Records from a spatial question set
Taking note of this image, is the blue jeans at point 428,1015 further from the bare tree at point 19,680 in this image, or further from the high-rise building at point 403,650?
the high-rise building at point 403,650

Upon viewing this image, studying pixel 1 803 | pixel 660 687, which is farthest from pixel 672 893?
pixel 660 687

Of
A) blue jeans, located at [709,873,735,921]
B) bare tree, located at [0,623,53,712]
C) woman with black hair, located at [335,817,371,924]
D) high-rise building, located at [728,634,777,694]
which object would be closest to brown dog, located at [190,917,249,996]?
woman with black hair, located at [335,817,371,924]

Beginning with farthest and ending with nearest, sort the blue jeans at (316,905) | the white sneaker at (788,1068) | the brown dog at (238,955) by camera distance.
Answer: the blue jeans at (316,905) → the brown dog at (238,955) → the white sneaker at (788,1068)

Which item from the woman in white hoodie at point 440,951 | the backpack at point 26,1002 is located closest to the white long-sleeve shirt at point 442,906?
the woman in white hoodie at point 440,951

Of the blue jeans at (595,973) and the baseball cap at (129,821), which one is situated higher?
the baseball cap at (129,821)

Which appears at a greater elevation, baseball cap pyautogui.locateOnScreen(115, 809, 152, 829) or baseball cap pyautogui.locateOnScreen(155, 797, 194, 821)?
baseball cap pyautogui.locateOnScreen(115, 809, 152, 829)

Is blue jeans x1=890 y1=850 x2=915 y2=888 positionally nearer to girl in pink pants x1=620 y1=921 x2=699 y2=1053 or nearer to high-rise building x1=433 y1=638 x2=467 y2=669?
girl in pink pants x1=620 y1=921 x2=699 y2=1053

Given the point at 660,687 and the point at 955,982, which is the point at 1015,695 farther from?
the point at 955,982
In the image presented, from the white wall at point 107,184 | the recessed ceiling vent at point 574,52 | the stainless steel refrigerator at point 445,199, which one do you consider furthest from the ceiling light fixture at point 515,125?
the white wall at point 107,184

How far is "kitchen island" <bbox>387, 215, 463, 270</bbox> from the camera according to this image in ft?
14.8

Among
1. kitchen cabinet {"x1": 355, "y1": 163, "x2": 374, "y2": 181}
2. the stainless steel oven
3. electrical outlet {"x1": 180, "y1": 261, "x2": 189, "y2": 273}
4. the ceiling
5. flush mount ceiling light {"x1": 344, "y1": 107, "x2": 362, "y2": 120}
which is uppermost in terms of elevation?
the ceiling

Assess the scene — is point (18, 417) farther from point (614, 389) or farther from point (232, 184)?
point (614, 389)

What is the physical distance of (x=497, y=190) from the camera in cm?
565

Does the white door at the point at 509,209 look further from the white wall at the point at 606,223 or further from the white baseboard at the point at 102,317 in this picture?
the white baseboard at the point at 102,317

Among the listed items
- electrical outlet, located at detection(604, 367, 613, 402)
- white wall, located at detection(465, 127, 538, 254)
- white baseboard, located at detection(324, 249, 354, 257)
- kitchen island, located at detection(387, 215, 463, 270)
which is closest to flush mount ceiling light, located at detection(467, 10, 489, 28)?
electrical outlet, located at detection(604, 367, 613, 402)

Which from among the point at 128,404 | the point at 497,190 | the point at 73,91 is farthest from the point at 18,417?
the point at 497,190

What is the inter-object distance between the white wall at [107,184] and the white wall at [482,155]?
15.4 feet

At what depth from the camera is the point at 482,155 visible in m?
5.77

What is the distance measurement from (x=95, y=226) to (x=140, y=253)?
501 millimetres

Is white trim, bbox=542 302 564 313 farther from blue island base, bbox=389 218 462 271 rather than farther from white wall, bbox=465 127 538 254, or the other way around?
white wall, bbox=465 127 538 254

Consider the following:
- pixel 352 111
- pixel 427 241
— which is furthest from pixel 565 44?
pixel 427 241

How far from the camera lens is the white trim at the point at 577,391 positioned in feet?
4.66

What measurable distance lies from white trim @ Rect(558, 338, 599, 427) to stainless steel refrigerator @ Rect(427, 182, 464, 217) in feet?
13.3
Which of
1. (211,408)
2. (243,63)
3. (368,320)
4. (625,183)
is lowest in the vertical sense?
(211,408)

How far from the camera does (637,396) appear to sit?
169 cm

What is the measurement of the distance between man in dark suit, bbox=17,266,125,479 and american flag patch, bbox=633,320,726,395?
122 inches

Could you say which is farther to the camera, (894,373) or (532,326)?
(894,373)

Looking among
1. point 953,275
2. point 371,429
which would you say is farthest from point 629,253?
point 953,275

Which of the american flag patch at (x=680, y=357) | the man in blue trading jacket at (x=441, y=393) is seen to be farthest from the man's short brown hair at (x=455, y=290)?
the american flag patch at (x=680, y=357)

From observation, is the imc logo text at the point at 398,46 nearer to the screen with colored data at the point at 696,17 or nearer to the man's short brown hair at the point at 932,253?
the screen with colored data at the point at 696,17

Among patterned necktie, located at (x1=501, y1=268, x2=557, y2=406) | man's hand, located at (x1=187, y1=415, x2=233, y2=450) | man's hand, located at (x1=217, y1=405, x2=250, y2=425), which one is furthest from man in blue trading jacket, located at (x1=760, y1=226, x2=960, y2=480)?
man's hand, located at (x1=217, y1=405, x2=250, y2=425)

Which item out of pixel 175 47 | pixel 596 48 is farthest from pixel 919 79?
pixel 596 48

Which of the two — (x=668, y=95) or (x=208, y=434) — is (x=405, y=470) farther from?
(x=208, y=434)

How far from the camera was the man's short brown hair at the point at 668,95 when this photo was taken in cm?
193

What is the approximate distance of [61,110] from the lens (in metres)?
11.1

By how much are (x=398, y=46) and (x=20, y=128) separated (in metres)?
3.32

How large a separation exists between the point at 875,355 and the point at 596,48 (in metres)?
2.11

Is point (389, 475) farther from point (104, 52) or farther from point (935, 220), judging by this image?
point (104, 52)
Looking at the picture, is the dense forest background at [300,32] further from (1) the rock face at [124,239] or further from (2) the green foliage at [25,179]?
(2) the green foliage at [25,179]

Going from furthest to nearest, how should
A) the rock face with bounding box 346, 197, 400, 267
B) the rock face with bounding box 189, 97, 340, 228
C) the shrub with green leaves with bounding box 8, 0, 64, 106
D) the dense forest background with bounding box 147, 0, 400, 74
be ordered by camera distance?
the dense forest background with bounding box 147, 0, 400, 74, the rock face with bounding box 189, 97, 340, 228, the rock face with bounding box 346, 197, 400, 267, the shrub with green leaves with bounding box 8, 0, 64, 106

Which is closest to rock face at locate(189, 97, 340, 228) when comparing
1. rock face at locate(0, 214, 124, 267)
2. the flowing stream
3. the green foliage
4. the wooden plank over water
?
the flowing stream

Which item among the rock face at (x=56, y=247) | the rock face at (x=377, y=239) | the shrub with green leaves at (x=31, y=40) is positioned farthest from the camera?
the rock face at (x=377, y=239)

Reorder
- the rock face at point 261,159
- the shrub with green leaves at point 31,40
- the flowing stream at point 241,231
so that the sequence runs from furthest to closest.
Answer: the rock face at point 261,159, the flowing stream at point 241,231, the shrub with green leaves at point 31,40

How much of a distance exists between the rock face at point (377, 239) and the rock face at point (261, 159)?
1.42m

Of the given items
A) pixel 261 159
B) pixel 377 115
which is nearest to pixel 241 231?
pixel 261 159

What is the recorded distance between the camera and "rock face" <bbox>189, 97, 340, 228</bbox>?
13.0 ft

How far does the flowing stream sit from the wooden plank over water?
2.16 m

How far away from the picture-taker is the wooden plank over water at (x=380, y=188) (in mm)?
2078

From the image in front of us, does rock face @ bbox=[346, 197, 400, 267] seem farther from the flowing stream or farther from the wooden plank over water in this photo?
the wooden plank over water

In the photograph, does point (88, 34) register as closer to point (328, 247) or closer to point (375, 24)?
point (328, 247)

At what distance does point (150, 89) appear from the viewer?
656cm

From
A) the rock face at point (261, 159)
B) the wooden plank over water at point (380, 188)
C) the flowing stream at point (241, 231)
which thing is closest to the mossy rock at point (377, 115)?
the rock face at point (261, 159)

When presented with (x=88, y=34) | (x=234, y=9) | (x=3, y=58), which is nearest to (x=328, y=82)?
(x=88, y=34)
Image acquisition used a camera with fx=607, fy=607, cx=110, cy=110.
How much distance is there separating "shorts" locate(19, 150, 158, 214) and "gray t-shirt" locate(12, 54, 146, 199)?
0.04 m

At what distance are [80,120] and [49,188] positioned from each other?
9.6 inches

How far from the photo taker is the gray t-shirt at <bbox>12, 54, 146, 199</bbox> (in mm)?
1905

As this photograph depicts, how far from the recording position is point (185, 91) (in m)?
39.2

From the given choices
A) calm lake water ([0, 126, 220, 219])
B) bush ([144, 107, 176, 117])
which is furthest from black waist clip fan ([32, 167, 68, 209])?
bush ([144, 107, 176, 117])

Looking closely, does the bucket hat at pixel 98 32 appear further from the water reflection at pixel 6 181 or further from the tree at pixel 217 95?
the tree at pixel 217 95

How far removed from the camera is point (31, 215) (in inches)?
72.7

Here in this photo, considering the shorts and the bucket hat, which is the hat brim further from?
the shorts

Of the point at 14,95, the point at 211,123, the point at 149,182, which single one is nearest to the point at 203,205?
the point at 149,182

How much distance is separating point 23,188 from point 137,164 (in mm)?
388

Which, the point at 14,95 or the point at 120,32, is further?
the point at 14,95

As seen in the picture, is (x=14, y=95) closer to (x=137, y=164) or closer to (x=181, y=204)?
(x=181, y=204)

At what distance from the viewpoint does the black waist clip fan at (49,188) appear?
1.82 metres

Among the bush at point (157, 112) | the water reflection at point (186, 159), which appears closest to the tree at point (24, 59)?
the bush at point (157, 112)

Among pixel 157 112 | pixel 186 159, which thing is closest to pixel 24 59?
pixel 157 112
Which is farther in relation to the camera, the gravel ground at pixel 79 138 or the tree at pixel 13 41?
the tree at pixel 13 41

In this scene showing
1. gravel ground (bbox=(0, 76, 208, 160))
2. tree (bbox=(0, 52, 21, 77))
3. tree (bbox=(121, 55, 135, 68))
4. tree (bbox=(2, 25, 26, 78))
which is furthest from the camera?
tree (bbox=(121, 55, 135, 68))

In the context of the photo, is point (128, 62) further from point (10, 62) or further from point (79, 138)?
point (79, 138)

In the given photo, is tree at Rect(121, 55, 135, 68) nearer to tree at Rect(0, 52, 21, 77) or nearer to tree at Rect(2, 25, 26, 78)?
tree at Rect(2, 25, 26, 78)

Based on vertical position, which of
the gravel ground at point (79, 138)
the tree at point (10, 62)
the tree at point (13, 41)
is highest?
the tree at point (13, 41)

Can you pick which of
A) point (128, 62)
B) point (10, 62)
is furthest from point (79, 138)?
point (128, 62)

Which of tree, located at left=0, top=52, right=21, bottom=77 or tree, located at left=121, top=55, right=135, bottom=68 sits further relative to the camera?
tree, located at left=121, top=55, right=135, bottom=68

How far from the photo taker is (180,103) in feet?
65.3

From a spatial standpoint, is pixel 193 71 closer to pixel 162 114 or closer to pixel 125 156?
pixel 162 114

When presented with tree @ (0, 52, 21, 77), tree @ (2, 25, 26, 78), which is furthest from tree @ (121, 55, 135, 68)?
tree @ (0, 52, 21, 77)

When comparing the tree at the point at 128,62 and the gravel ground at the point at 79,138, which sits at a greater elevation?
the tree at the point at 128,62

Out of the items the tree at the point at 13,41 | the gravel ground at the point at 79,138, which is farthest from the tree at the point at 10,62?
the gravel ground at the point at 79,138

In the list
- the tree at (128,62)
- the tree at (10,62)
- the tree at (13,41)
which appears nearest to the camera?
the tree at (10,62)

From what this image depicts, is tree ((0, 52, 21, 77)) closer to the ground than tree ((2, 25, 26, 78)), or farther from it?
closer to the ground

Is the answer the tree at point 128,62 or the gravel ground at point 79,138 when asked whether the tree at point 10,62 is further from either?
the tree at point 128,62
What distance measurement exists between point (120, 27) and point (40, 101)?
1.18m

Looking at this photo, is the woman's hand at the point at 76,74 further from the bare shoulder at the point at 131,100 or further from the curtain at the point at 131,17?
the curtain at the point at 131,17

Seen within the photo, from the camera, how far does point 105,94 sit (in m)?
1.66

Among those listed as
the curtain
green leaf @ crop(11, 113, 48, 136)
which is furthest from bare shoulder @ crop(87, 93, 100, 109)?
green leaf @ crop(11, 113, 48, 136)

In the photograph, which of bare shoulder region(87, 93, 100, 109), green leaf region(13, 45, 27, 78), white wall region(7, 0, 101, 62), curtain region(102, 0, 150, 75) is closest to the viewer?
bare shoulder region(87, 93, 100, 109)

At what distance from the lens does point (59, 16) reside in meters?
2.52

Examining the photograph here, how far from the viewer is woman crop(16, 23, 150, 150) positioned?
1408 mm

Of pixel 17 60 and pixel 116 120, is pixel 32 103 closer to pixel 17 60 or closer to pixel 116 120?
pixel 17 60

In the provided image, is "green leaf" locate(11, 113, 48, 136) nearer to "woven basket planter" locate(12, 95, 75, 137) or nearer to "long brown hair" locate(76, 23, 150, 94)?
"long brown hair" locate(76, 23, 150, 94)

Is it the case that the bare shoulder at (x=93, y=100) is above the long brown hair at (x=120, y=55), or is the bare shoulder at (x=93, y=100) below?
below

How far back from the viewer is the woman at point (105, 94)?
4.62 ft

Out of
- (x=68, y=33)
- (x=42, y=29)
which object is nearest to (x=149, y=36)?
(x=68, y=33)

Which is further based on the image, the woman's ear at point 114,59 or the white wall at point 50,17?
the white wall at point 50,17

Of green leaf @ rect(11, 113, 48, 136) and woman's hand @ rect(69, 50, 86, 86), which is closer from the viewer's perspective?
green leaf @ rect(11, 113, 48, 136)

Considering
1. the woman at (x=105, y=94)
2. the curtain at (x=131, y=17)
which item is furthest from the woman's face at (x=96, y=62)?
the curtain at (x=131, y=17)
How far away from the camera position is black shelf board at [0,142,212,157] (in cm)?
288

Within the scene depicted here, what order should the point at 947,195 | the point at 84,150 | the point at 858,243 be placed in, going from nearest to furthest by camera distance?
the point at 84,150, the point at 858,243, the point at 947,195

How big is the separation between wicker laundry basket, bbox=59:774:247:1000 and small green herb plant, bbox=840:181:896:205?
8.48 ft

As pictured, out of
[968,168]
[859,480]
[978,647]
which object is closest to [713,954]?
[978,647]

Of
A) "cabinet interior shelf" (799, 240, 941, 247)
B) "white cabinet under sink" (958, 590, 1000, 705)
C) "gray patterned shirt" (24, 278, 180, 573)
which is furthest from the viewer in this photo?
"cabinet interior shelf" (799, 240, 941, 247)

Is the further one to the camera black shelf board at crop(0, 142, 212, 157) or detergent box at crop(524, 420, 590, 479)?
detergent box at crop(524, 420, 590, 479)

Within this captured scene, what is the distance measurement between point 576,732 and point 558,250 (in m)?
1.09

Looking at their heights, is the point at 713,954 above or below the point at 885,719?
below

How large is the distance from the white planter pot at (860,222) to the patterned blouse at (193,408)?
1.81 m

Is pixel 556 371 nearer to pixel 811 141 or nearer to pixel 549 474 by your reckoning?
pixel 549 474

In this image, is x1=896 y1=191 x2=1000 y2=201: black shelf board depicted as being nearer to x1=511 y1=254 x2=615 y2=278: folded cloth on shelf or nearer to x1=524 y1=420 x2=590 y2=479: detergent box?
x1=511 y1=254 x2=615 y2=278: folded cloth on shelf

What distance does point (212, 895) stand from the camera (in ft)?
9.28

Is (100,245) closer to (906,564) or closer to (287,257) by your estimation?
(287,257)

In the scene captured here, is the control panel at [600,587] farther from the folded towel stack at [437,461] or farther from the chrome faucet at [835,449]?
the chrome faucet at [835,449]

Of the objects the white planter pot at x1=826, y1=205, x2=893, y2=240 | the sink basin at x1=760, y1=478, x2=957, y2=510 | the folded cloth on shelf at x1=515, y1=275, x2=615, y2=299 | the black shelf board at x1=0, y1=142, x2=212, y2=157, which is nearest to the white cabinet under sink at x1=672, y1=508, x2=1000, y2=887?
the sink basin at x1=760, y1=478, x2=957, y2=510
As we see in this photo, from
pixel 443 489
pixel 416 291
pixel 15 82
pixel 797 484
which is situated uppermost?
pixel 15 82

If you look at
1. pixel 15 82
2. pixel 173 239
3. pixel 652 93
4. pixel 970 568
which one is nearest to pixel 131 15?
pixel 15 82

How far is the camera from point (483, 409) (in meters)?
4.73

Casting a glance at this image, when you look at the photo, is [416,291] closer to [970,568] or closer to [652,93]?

• [Objective]: Locate the line that contains "Of the objects", then please quote it and every line after it to the end of the entries above, exactly and with nothing else.

• [Result for this exercise]:
Of the objects the white planter pot at x1=826, y1=205, x2=893, y2=240 | the sink basin at x1=760, y1=478, x2=957, y2=510 | the folded cloth on shelf at x1=515, y1=275, x2=615, y2=299 | the black shelf board at x1=0, y1=142, x2=212, y2=157, which is nearest to the white cabinet under sink at x1=672, y1=508, x2=1000, y2=887?
the sink basin at x1=760, y1=478, x2=957, y2=510
As we see in this photo, from
pixel 443 489
pixel 416 291
pixel 15 82
pixel 797 484
which is situated uppermost?
pixel 15 82

If you look at
1. pixel 15 82
2. pixel 173 239
3. pixel 652 93
4. pixel 970 568
which one is nearest to pixel 131 15?
pixel 15 82

How far is the camera from point (483, 409) (in meters)?
4.73

Casting a glance at this image, when you look at the photo, is [416,291] closer to [970,568] or closer to [652,93]?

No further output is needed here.